Dragonling
Newly-hatched dragons are roughly the size of a deer and voraciously hungry. They live for a short time in their mother's lair before venturing out on their own. The slender, wingless creatures are born in vast numbers, as only a few ever make it to adulthood.
Drakes
Male dragons never develop into the winged monsters of myth. At most, their forelegs grow the vestigial spurs where wing membrane might have been. Once they have fully matured, males immediately seek out the lairs of adult females. When they find one, they move into her lair and spend the rest of their lives there, hunting for her and defending her young. They will aggressively defend her nest, and many would-be dragon hunters have been lost to their fiery breath and crushing blows from their tails.
Dragons
Female dragons take much longer to mature than their male counterparts. They too undergo a metamorphosis of sorts at adulthood; But while males lose the use of their forepaws, females actually grow a third set of limbs specifically to serve as wings. Young females travel great distances looking for a suitable nesting site. Because of their nomadic habits, these are the dragons most frequently encountered by man.
High Dragon
A fully mature adult female dragon is the high dragon: the great monster of legend, the rarest of all dragonkind. These dragons hollow out massive lairs for themselves, for they need the space to house their harem of drakes as well as their eggs and the dragonlings.
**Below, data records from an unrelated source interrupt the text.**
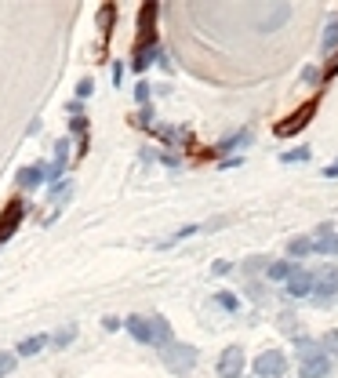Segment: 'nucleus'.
I'll return each mask as SVG.
<instances>
[{
    "label": "nucleus",
    "mask_w": 338,
    "mask_h": 378,
    "mask_svg": "<svg viewBox=\"0 0 338 378\" xmlns=\"http://www.w3.org/2000/svg\"><path fill=\"white\" fill-rule=\"evenodd\" d=\"M320 353L331 360V357H338V328H331V331H324L320 335Z\"/></svg>",
    "instance_id": "nucleus-17"
},
{
    "label": "nucleus",
    "mask_w": 338,
    "mask_h": 378,
    "mask_svg": "<svg viewBox=\"0 0 338 378\" xmlns=\"http://www.w3.org/2000/svg\"><path fill=\"white\" fill-rule=\"evenodd\" d=\"M135 99H138V102H146V99H149V84H146V80L135 87Z\"/></svg>",
    "instance_id": "nucleus-32"
},
{
    "label": "nucleus",
    "mask_w": 338,
    "mask_h": 378,
    "mask_svg": "<svg viewBox=\"0 0 338 378\" xmlns=\"http://www.w3.org/2000/svg\"><path fill=\"white\" fill-rule=\"evenodd\" d=\"M77 335H80V328H77V324H66V328H58V331L51 335V345H55V350H66V345L77 342Z\"/></svg>",
    "instance_id": "nucleus-13"
},
{
    "label": "nucleus",
    "mask_w": 338,
    "mask_h": 378,
    "mask_svg": "<svg viewBox=\"0 0 338 378\" xmlns=\"http://www.w3.org/2000/svg\"><path fill=\"white\" fill-rule=\"evenodd\" d=\"M288 367H291V364H288V353H280V350H266V353H258L255 364H251L255 378H284Z\"/></svg>",
    "instance_id": "nucleus-2"
},
{
    "label": "nucleus",
    "mask_w": 338,
    "mask_h": 378,
    "mask_svg": "<svg viewBox=\"0 0 338 378\" xmlns=\"http://www.w3.org/2000/svg\"><path fill=\"white\" fill-rule=\"evenodd\" d=\"M291 273H295L291 262H269V266H266V276H269V280H280V284H284Z\"/></svg>",
    "instance_id": "nucleus-19"
},
{
    "label": "nucleus",
    "mask_w": 338,
    "mask_h": 378,
    "mask_svg": "<svg viewBox=\"0 0 338 378\" xmlns=\"http://www.w3.org/2000/svg\"><path fill=\"white\" fill-rule=\"evenodd\" d=\"M153 328H157V350H164L168 342H175V331H171V324L160 317V313H153Z\"/></svg>",
    "instance_id": "nucleus-14"
},
{
    "label": "nucleus",
    "mask_w": 338,
    "mask_h": 378,
    "mask_svg": "<svg viewBox=\"0 0 338 378\" xmlns=\"http://www.w3.org/2000/svg\"><path fill=\"white\" fill-rule=\"evenodd\" d=\"M124 331H128L138 345H153V350H157V328H153V317H142V313H135V317L124 320Z\"/></svg>",
    "instance_id": "nucleus-3"
},
{
    "label": "nucleus",
    "mask_w": 338,
    "mask_h": 378,
    "mask_svg": "<svg viewBox=\"0 0 338 378\" xmlns=\"http://www.w3.org/2000/svg\"><path fill=\"white\" fill-rule=\"evenodd\" d=\"M44 345H51V335H29L15 345V357H37Z\"/></svg>",
    "instance_id": "nucleus-10"
},
{
    "label": "nucleus",
    "mask_w": 338,
    "mask_h": 378,
    "mask_svg": "<svg viewBox=\"0 0 338 378\" xmlns=\"http://www.w3.org/2000/svg\"><path fill=\"white\" fill-rule=\"evenodd\" d=\"M313 251L317 255H338V230L320 226V237L313 240Z\"/></svg>",
    "instance_id": "nucleus-9"
},
{
    "label": "nucleus",
    "mask_w": 338,
    "mask_h": 378,
    "mask_svg": "<svg viewBox=\"0 0 338 378\" xmlns=\"http://www.w3.org/2000/svg\"><path fill=\"white\" fill-rule=\"evenodd\" d=\"M219 378H244V367H248V357H244L240 345H229V350H222L219 357Z\"/></svg>",
    "instance_id": "nucleus-4"
},
{
    "label": "nucleus",
    "mask_w": 338,
    "mask_h": 378,
    "mask_svg": "<svg viewBox=\"0 0 338 378\" xmlns=\"http://www.w3.org/2000/svg\"><path fill=\"white\" fill-rule=\"evenodd\" d=\"M44 178H48V168H44V164H29V168L18 171V185H22V189H40Z\"/></svg>",
    "instance_id": "nucleus-8"
},
{
    "label": "nucleus",
    "mask_w": 338,
    "mask_h": 378,
    "mask_svg": "<svg viewBox=\"0 0 338 378\" xmlns=\"http://www.w3.org/2000/svg\"><path fill=\"white\" fill-rule=\"evenodd\" d=\"M124 80V66H120V62H113V84H120Z\"/></svg>",
    "instance_id": "nucleus-33"
},
{
    "label": "nucleus",
    "mask_w": 338,
    "mask_h": 378,
    "mask_svg": "<svg viewBox=\"0 0 338 378\" xmlns=\"http://www.w3.org/2000/svg\"><path fill=\"white\" fill-rule=\"evenodd\" d=\"M298 374H302V378H327V374H331V360L320 353V357H313V360H305V364L298 367Z\"/></svg>",
    "instance_id": "nucleus-11"
},
{
    "label": "nucleus",
    "mask_w": 338,
    "mask_h": 378,
    "mask_svg": "<svg viewBox=\"0 0 338 378\" xmlns=\"http://www.w3.org/2000/svg\"><path fill=\"white\" fill-rule=\"evenodd\" d=\"M313 109H317V99H310L298 113H291L284 124H276V135H295V131H302L305 124H310V117H313Z\"/></svg>",
    "instance_id": "nucleus-6"
},
{
    "label": "nucleus",
    "mask_w": 338,
    "mask_h": 378,
    "mask_svg": "<svg viewBox=\"0 0 338 378\" xmlns=\"http://www.w3.org/2000/svg\"><path fill=\"white\" fill-rule=\"evenodd\" d=\"M295 357L305 364V360H313V357H320V338H295Z\"/></svg>",
    "instance_id": "nucleus-12"
},
{
    "label": "nucleus",
    "mask_w": 338,
    "mask_h": 378,
    "mask_svg": "<svg viewBox=\"0 0 338 378\" xmlns=\"http://www.w3.org/2000/svg\"><path fill=\"white\" fill-rule=\"evenodd\" d=\"M197 360H200V353H197V345H190V342H168L164 350H160V364L171 371V374H178V378H186L193 367H197Z\"/></svg>",
    "instance_id": "nucleus-1"
},
{
    "label": "nucleus",
    "mask_w": 338,
    "mask_h": 378,
    "mask_svg": "<svg viewBox=\"0 0 338 378\" xmlns=\"http://www.w3.org/2000/svg\"><path fill=\"white\" fill-rule=\"evenodd\" d=\"M324 178H338V161H334L331 168H324Z\"/></svg>",
    "instance_id": "nucleus-35"
},
{
    "label": "nucleus",
    "mask_w": 338,
    "mask_h": 378,
    "mask_svg": "<svg viewBox=\"0 0 338 378\" xmlns=\"http://www.w3.org/2000/svg\"><path fill=\"white\" fill-rule=\"evenodd\" d=\"M269 266V259H248V273H255V269H266Z\"/></svg>",
    "instance_id": "nucleus-31"
},
{
    "label": "nucleus",
    "mask_w": 338,
    "mask_h": 378,
    "mask_svg": "<svg viewBox=\"0 0 338 378\" xmlns=\"http://www.w3.org/2000/svg\"><path fill=\"white\" fill-rule=\"evenodd\" d=\"M157 55H160V51H157V44L138 48V51H135V62H131V70H138V73H142L146 66H153V58H157Z\"/></svg>",
    "instance_id": "nucleus-16"
},
{
    "label": "nucleus",
    "mask_w": 338,
    "mask_h": 378,
    "mask_svg": "<svg viewBox=\"0 0 338 378\" xmlns=\"http://www.w3.org/2000/svg\"><path fill=\"white\" fill-rule=\"evenodd\" d=\"M334 73H338V55H334V58L327 62V70H324V77H334Z\"/></svg>",
    "instance_id": "nucleus-34"
},
{
    "label": "nucleus",
    "mask_w": 338,
    "mask_h": 378,
    "mask_svg": "<svg viewBox=\"0 0 338 378\" xmlns=\"http://www.w3.org/2000/svg\"><path fill=\"white\" fill-rule=\"evenodd\" d=\"M102 328H106V331H120V328H124V320H120V317H106Z\"/></svg>",
    "instance_id": "nucleus-30"
},
{
    "label": "nucleus",
    "mask_w": 338,
    "mask_h": 378,
    "mask_svg": "<svg viewBox=\"0 0 338 378\" xmlns=\"http://www.w3.org/2000/svg\"><path fill=\"white\" fill-rule=\"evenodd\" d=\"M276 328H280V335H295L298 338V317L295 313H280V317H276Z\"/></svg>",
    "instance_id": "nucleus-21"
},
{
    "label": "nucleus",
    "mask_w": 338,
    "mask_h": 378,
    "mask_svg": "<svg viewBox=\"0 0 338 378\" xmlns=\"http://www.w3.org/2000/svg\"><path fill=\"white\" fill-rule=\"evenodd\" d=\"M214 302H219L222 309H229V313H236V309H240V298H236L233 291H219V298H214Z\"/></svg>",
    "instance_id": "nucleus-25"
},
{
    "label": "nucleus",
    "mask_w": 338,
    "mask_h": 378,
    "mask_svg": "<svg viewBox=\"0 0 338 378\" xmlns=\"http://www.w3.org/2000/svg\"><path fill=\"white\" fill-rule=\"evenodd\" d=\"M280 161H284V164H291V161H310V153H305V149H295V153H284Z\"/></svg>",
    "instance_id": "nucleus-28"
},
{
    "label": "nucleus",
    "mask_w": 338,
    "mask_h": 378,
    "mask_svg": "<svg viewBox=\"0 0 338 378\" xmlns=\"http://www.w3.org/2000/svg\"><path fill=\"white\" fill-rule=\"evenodd\" d=\"M15 367H18V357H15V353H8V350H0V378H8Z\"/></svg>",
    "instance_id": "nucleus-23"
},
{
    "label": "nucleus",
    "mask_w": 338,
    "mask_h": 378,
    "mask_svg": "<svg viewBox=\"0 0 338 378\" xmlns=\"http://www.w3.org/2000/svg\"><path fill=\"white\" fill-rule=\"evenodd\" d=\"M197 230H200L197 222H190V226H182V230H175V233H171V240H164L160 247H171V244H178V240H190V237H193Z\"/></svg>",
    "instance_id": "nucleus-22"
},
{
    "label": "nucleus",
    "mask_w": 338,
    "mask_h": 378,
    "mask_svg": "<svg viewBox=\"0 0 338 378\" xmlns=\"http://www.w3.org/2000/svg\"><path fill=\"white\" fill-rule=\"evenodd\" d=\"M288 255H291V259L313 255V240H310V237H295V240H288Z\"/></svg>",
    "instance_id": "nucleus-15"
},
{
    "label": "nucleus",
    "mask_w": 338,
    "mask_h": 378,
    "mask_svg": "<svg viewBox=\"0 0 338 378\" xmlns=\"http://www.w3.org/2000/svg\"><path fill=\"white\" fill-rule=\"evenodd\" d=\"M22 218H26V207H22L18 200H11V204H8V211L0 215V244L11 240V233L22 226Z\"/></svg>",
    "instance_id": "nucleus-7"
},
{
    "label": "nucleus",
    "mask_w": 338,
    "mask_h": 378,
    "mask_svg": "<svg viewBox=\"0 0 338 378\" xmlns=\"http://www.w3.org/2000/svg\"><path fill=\"white\" fill-rule=\"evenodd\" d=\"M91 91H95V80H91V77H84V80L77 84V102H84V99H91Z\"/></svg>",
    "instance_id": "nucleus-26"
},
{
    "label": "nucleus",
    "mask_w": 338,
    "mask_h": 378,
    "mask_svg": "<svg viewBox=\"0 0 338 378\" xmlns=\"http://www.w3.org/2000/svg\"><path fill=\"white\" fill-rule=\"evenodd\" d=\"M251 142V128H244V131H236L233 139H226L222 146H219V153H229V149H240V146H248Z\"/></svg>",
    "instance_id": "nucleus-20"
},
{
    "label": "nucleus",
    "mask_w": 338,
    "mask_h": 378,
    "mask_svg": "<svg viewBox=\"0 0 338 378\" xmlns=\"http://www.w3.org/2000/svg\"><path fill=\"white\" fill-rule=\"evenodd\" d=\"M288 15H291V8H276V11H273V18H269V22H262V33H269V29H276V26H280Z\"/></svg>",
    "instance_id": "nucleus-24"
},
{
    "label": "nucleus",
    "mask_w": 338,
    "mask_h": 378,
    "mask_svg": "<svg viewBox=\"0 0 338 378\" xmlns=\"http://www.w3.org/2000/svg\"><path fill=\"white\" fill-rule=\"evenodd\" d=\"M313 284H317L313 273H305L302 266H295V273L284 280V291H288V298H310L313 295Z\"/></svg>",
    "instance_id": "nucleus-5"
},
{
    "label": "nucleus",
    "mask_w": 338,
    "mask_h": 378,
    "mask_svg": "<svg viewBox=\"0 0 338 378\" xmlns=\"http://www.w3.org/2000/svg\"><path fill=\"white\" fill-rule=\"evenodd\" d=\"M70 131L73 135H87V117H73L70 120Z\"/></svg>",
    "instance_id": "nucleus-27"
},
{
    "label": "nucleus",
    "mask_w": 338,
    "mask_h": 378,
    "mask_svg": "<svg viewBox=\"0 0 338 378\" xmlns=\"http://www.w3.org/2000/svg\"><path fill=\"white\" fill-rule=\"evenodd\" d=\"M229 269H233V266H229L226 259H219V262H214V266H211V273H214V276H226Z\"/></svg>",
    "instance_id": "nucleus-29"
},
{
    "label": "nucleus",
    "mask_w": 338,
    "mask_h": 378,
    "mask_svg": "<svg viewBox=\"0 0 338 378\" xmlns=\"http://www.w3.org/2000/svg\"><path fill=\"white\" fill-rule=\"evenodd\" d=\"M320 48H324V55L338 51V18H331V22H327V29H324V40H320Z\"/></svg>",
    "instance_id": "nucleus-18"
}]
</instances>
High dragons are seldom seen. They spend most of their time sleeping and mating, living off the prey their drakes bring back. But once every hundred years or so, the high dragon prepares for clutching by emerging from her lair and taking wing. She will fly far and wide, eating hundreds of animals, most often livestock, over the course of a few weeks and leaving smoldering devastation in her wake. She then returns to her lair to lay her eggs and will not appear in the skies again for another century.